By Christina VanGinkel
After you have scrapped a while, you might find yourself running out of ideas to scrap. Never, you might say. It does happen though, especially if you are a prolific scrapper. One day you find yourself nearing the bottom of the photos you had picked out to scrap, no holidays are approaching, no birthdays, Bar Mitzvahs, weddings, not even a new pet in the family. Do not sink into depression; you just have not thought it through enough. There are always ideas waiting to be scrapped, you just have to be resourceful when it comes to recognizing what some of them are. Surprisingly, you can often find some fantastic ideas to scrap from your everyday life. Things we often take for granted, are some of the very things that define us, that make us who we are. Try to capture some of these, the more mundane moments of your lives, and when some future generation sits down with our scrapbooks filled with memories, they will be better able to glimpse whom the real we were!

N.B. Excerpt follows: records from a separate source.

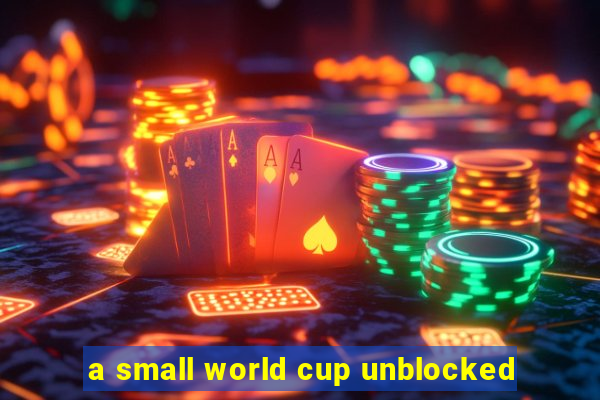 a small world cup unblocked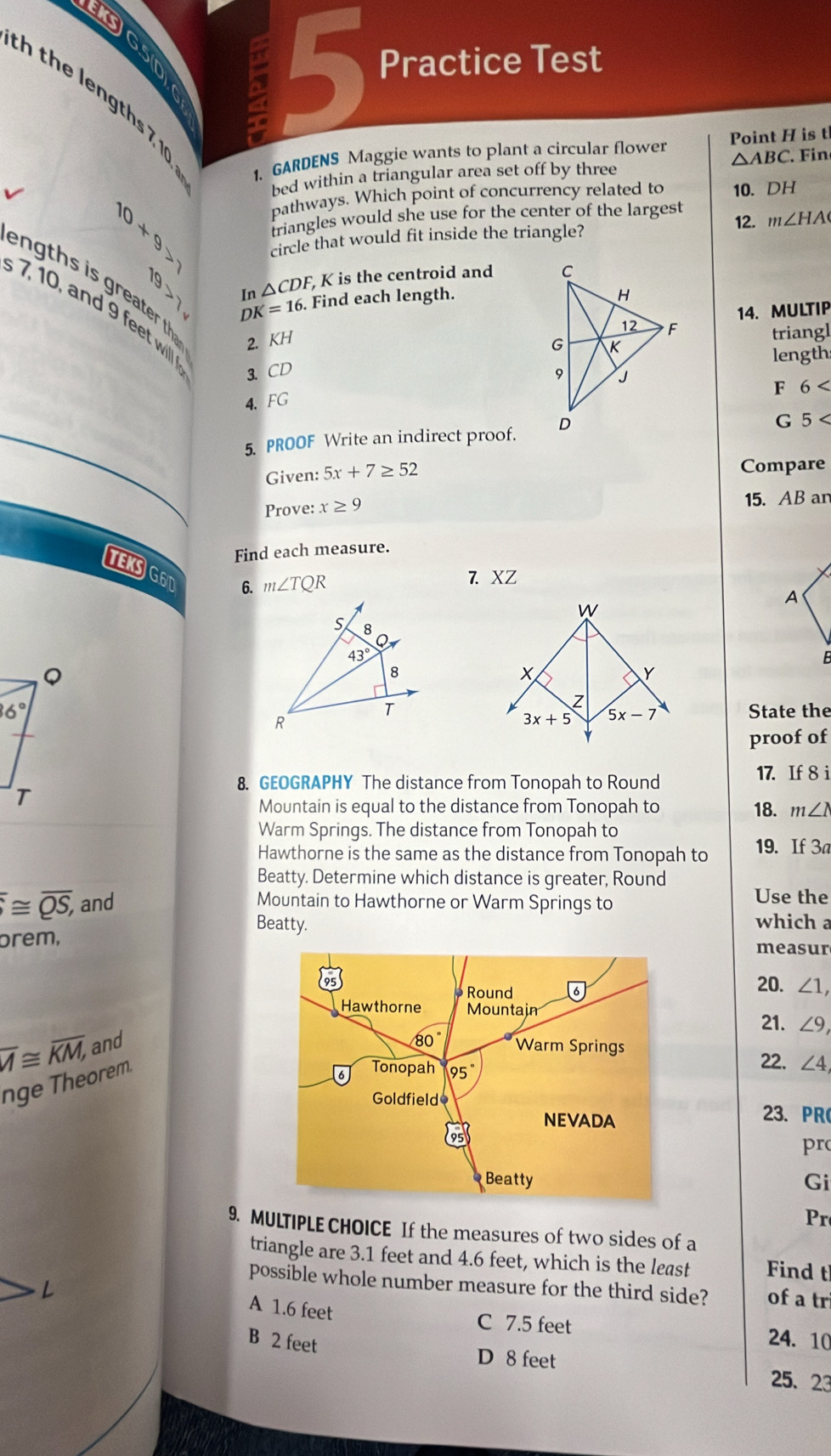 G5
a 5 Practice Test
h the lengths 7, 10
1. GARDENS Maggie wants to plant a circular flower Point H is t
bed within a triangular area set off by three △ ABC in
pathways. Which point of concurrency related to 10. DH
10+9>7 triangles would she use for the center of the largest 12. m∠ HA
circle that would fit inside the triangle?
√ In △ CDF K is the centroid and 
n  th s is greater th 2. KH
DK=16.. Find each length.
7, 10, and 9 feet will 
14. MULTIP
triangl
length
3.CD 
F 6
4. FG
5. PROOF Write an indirect proof. 
G 5 <
Given:  5x+7≥ 52
Compare
Prove: x≥ 9 15. AB an
Find each measure.
TEKSGOT
6. m∠ TQR
7. XZ
W
x
Y
  
State the
3x+5 5x-7
proof of
8. GEOGRAPHY The distance from Tonopah to Round
17. If 8 i
Mountain is equal to the distance from Tonopah to 18. m∠ I
Warm Springs. The distance from Tonopah to
Hawthorne is the same as the distance from Tonopah to 19. If 3a
Beatty. Determine which distance is greater, Round Use the
≌ overline QS, and Mountain to Hawthorne or Warm Springs to
Beatty. which a
prem,
measur
20. ∠ 1,
21. ∠ 9
overline A≌ overline KM, and
nge Theorem
22. ∠ 4
23. PR
pr
Gi
Pr
9. MULTIPLE CHOICE If the measures of two sides of a
triangle are 3.1 feet and 4.6 feet, which is the least Find t
possible whole number measure for the third side? of a tr
L
A 1.6 feet
C 7.5 feet 24. 10
B 2 feet
D 8 feet 25、23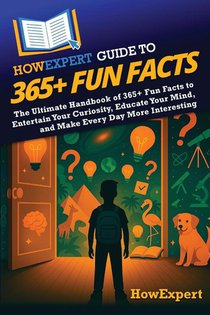 HowExpert Guide to 365+ Fun Facts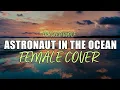 Download Lagu Female Cover of Astronaut In The Ocean by Gill The iLL | Masked Wolf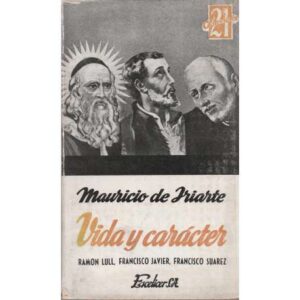 Vida y carácter (Ramón Lull, Francisco Javier, Francisco Suárez)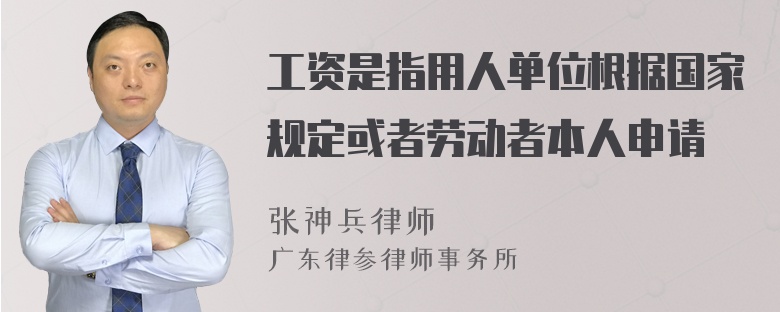 工资是指用人单位根据国家规定或者劳动者本人申请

With that in mind, think of what makes you, you, what you like to do, what you do not like to do, people you meet in an ordinary day, etc. I have jotted down a few ideas also to get you stared. Happy Scrapping!

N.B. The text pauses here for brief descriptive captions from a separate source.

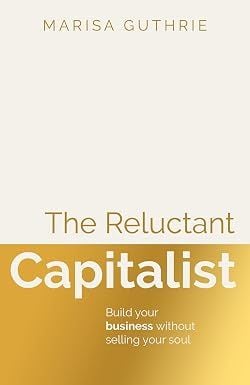 The Reluctant Capitalist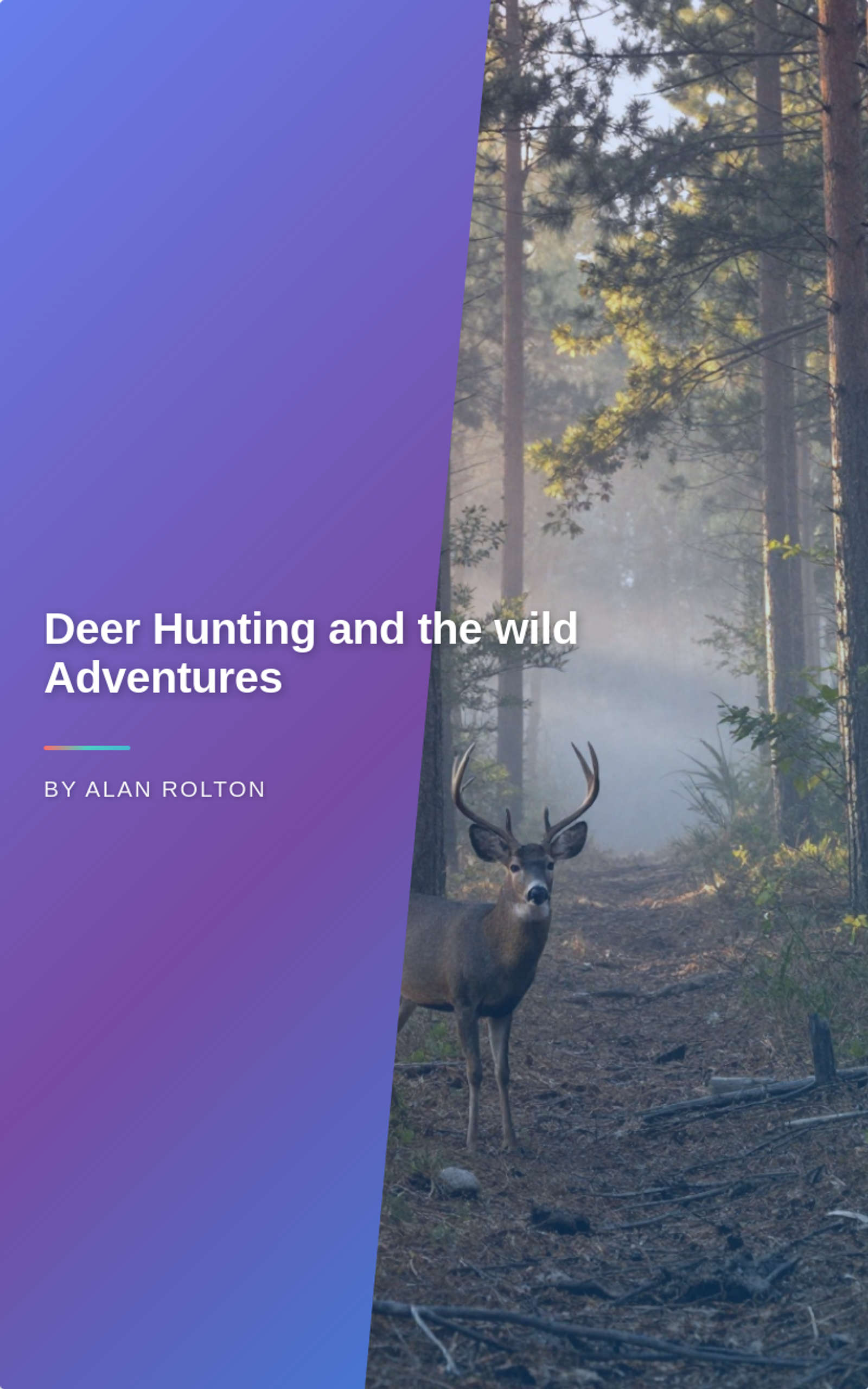 Deer Hunting and the wild Adventures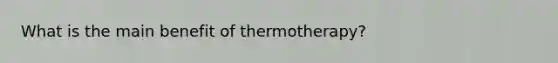 What is the main benefit of thermotherapy?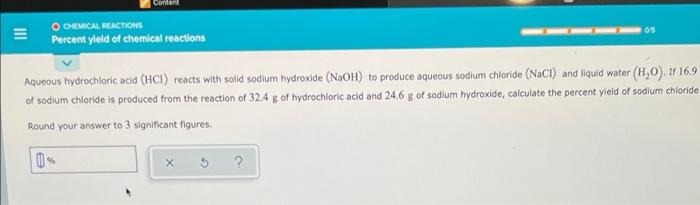 Content O Chemical Reactions Percent Yield Of Chemical Reactions 105 Aqueous Hydrochloric Acid Hci Reacts With Solid 1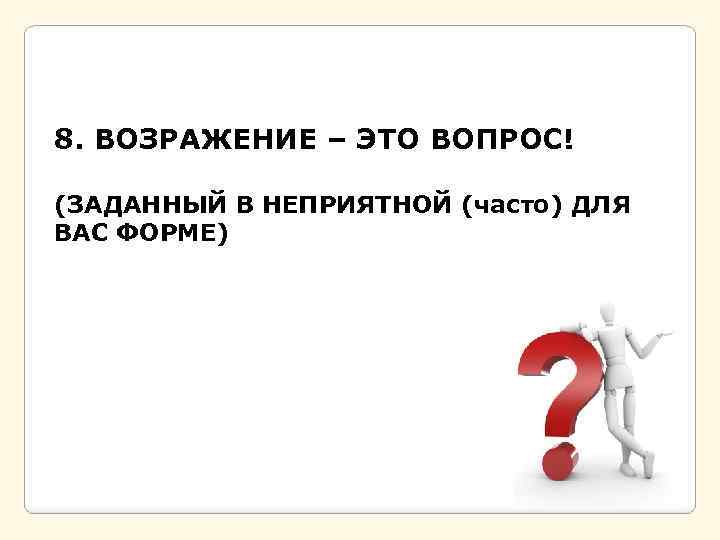 8. ВОЗРАЖЕНИЕ – ЭТО ВОПРОС! (ЗАДАННЫЙ В НЕПРИЯТНОЙ (часто) ДЛЯ ВАС ФОРМЕ) 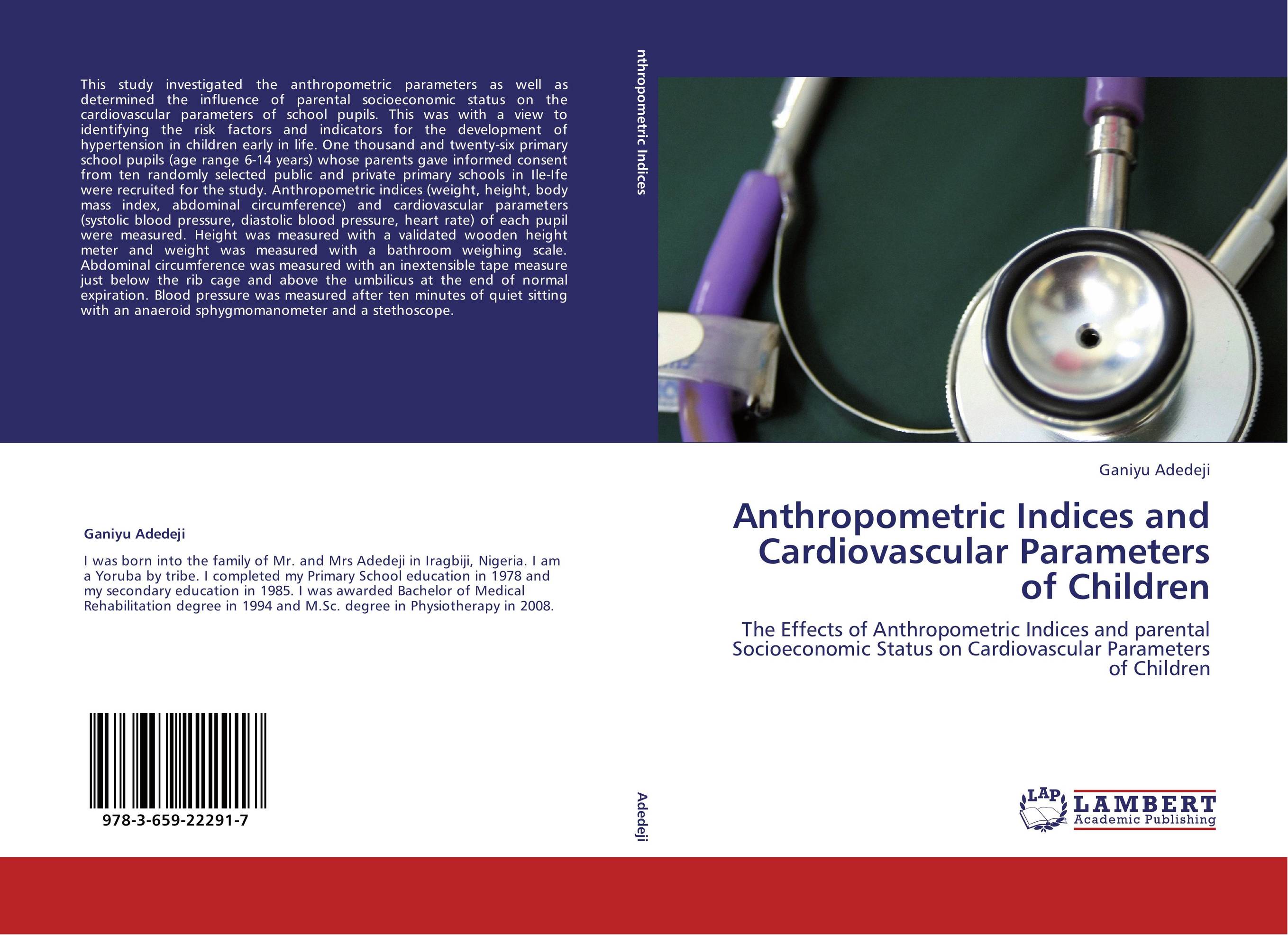 Anthropometric Indices and Cardiovascular Parameters of Children. The Effects of Anthropometric Indices and parental Socioeconomic Status on Cardiovascular Parameters of Children.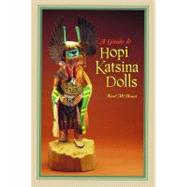 A Guide to Hopi Katsina Dolls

Walk outside your door with your camera and take a picture. Maybe of the walkway, or your mailbox, how about the street that runs in front of your house, or even your neighbor or their house, which you have lived next to for ten years but other than an occasional wave, you do not know because they are a homebody. Create a layout of what it is that you first notice each day when you go out. Journal with the pictures that you capture where you go each morning, to a job, to bring your kids to school, just to open the door and pick up the paper and close it again because you work from home.(That last one would be me!) When you consider just how much this simple part of the day helps define who we are, it can be quite surprising.
If you or someone in your family eats the same thing every single day, such as a bowl of oatmeal or a half a bagel, with no variation, scrap it. Take a photo of the person and food and either create some typical journaling, or maybe do a question and answer with them, much the same, as you would find in an interview.

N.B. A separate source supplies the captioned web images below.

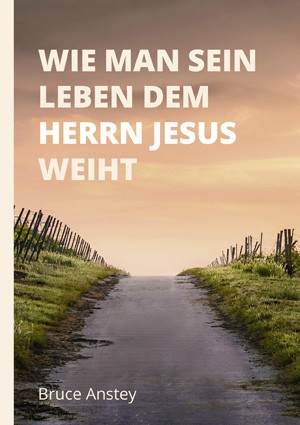 Wie man sein Leben dem Herrn Jesus weiht Wie man sein Leben dem Herrn Jesus weiht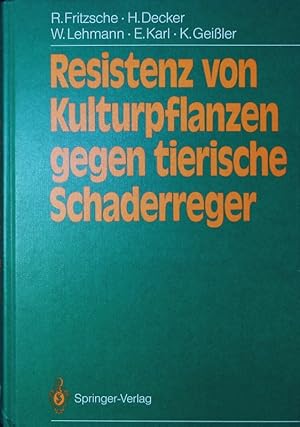 Seller image for Resistenz von Kulturpflanzen gegen tierische Schaderreger. 49 Tab. for sale by Antiquariat Bookfarm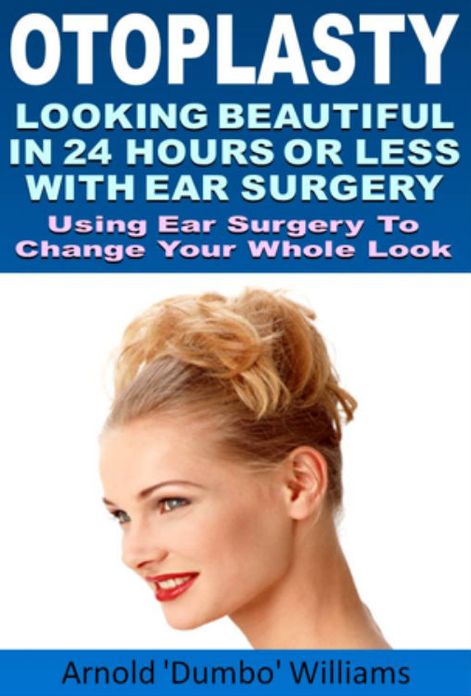 Otoplasty : Looking Beautiful In 24 Hours Or Less With Ear Surgery Using Ear Surgery To Change Your Whole Look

If you go to a gym each week, or belong to an exercise group, create a layout about why you joined and what you have accomplished so far, and what you hope to accomplish in the future.
If you are a gardener, scrap your garden in both the highlight of the season and the off-season. A garden is often a very personal reflection of the gardener, so combining the two into a scrapbook layout only makes sense.
Piles of laundry to be washed or folded, dishes to be washed, a lawn desperately in need of mowing, what is your least favorite household task to do? Catalogue it for posterity through an eye opening scrapbook layout.
Our elderly relatives have a lot to say about who we are, in the same way that someday our kids will be a reflection of us. If you would love to create a scrapbook about an elderly relative, but do not have many, if any, photographs, take some of items that in some way bring forth memories of that relative. My youngest son recalls his great grandmother as his Cookie Grandma, for the fact that when he was little, she always had a cookie for him when he came to visit. While we do have photos of her, I created a scrapbook layout for his book that I have been working on, focused around a photograph of a plate of cookies. The plate is the same one she always had on her counter, the same one she often used to stack cookies on fresh from the oven for company.
Life is what makes each scrapbook the very personal entity that each one becomes when completed. Capturing some of the most basic pieces of it is only fitting. Scrapbook something that makes each day a slice of life and you will never run out of ideas to scrap.